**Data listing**
----------
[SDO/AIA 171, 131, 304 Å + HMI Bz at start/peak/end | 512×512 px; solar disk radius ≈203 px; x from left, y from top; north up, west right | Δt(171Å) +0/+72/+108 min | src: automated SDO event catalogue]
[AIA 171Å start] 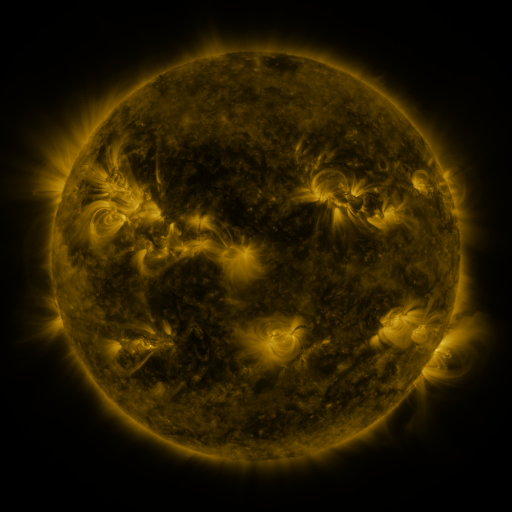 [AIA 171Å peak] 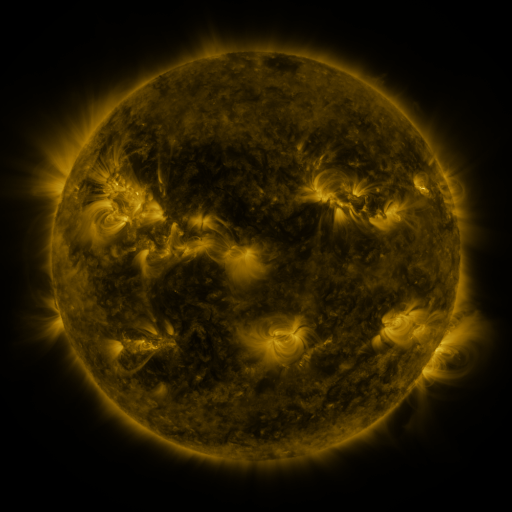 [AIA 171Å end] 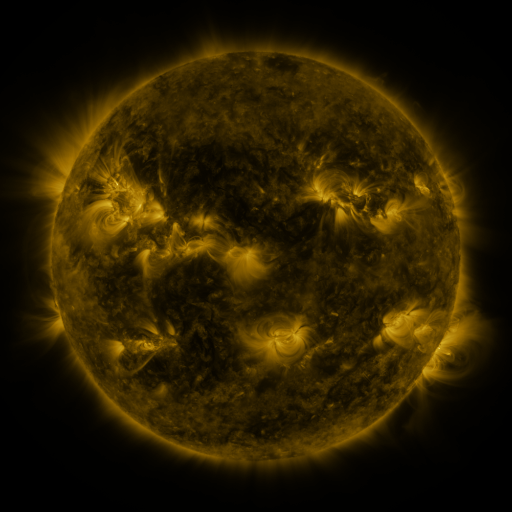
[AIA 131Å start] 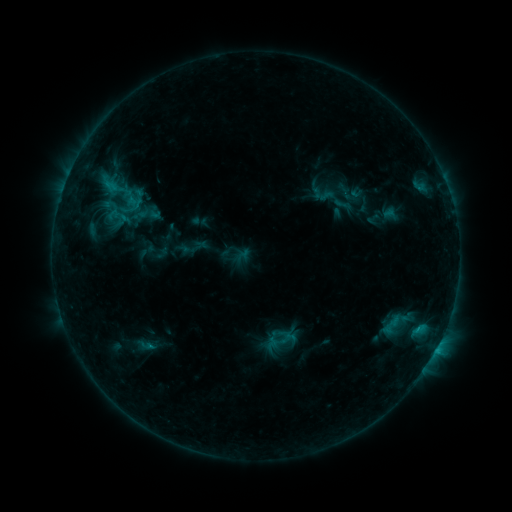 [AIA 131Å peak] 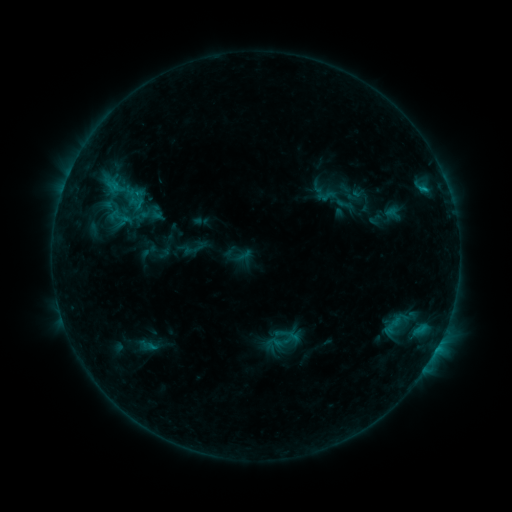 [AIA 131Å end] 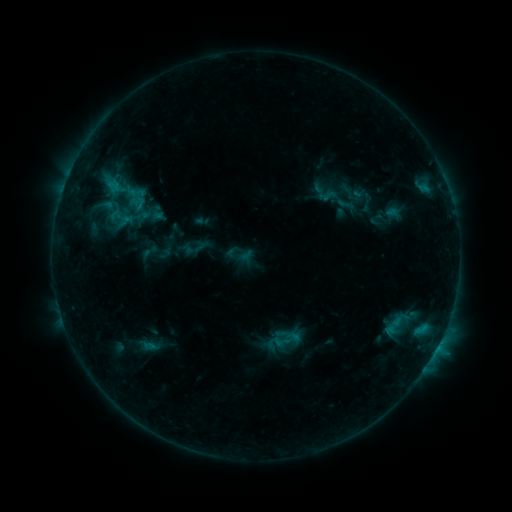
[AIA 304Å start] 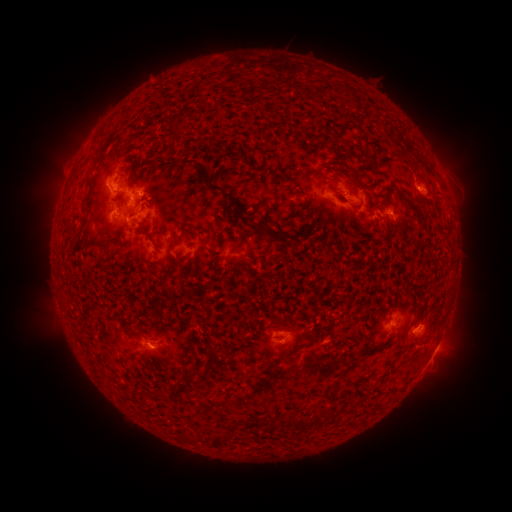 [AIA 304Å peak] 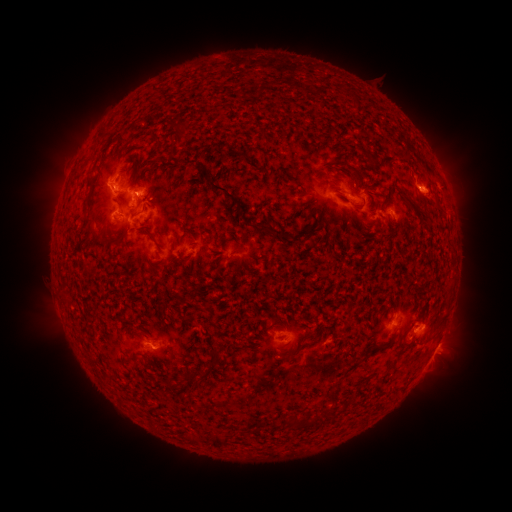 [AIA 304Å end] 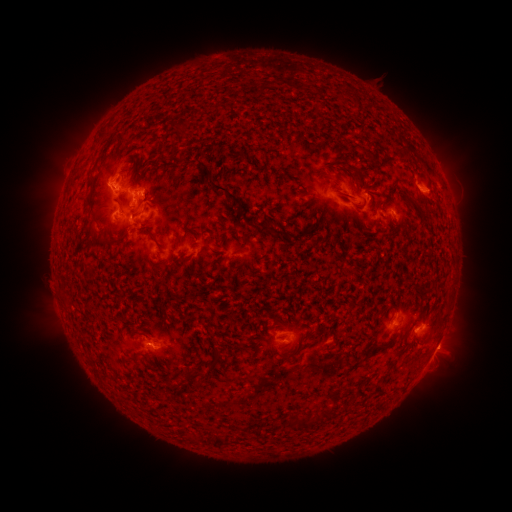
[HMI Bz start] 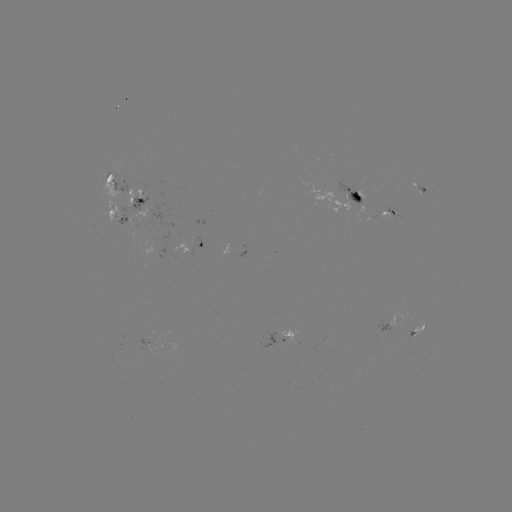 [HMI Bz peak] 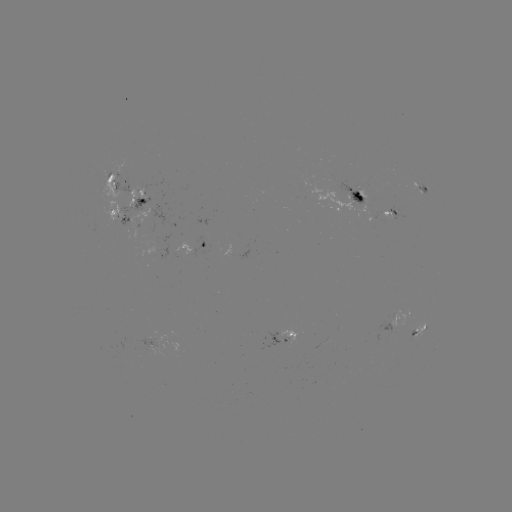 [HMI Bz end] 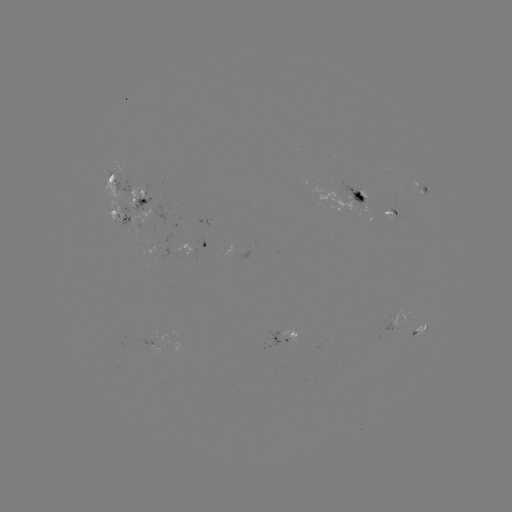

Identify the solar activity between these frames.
----------
**Exercise description**
Extract every line of the records above that contains the string "solar", treating uppercase and lowercase as different.

**Output of the task**
[SDO/AIA 171, 131, 304 Å + HMI Bz at start/peak/end | 512×512 px; solar disk radius ≈203 px; x from left, y from top; north up, west right | Δt(171Å) +0/+72/+108 min | src: automated SDO event catalogue]
Identify the solar activity between these frames.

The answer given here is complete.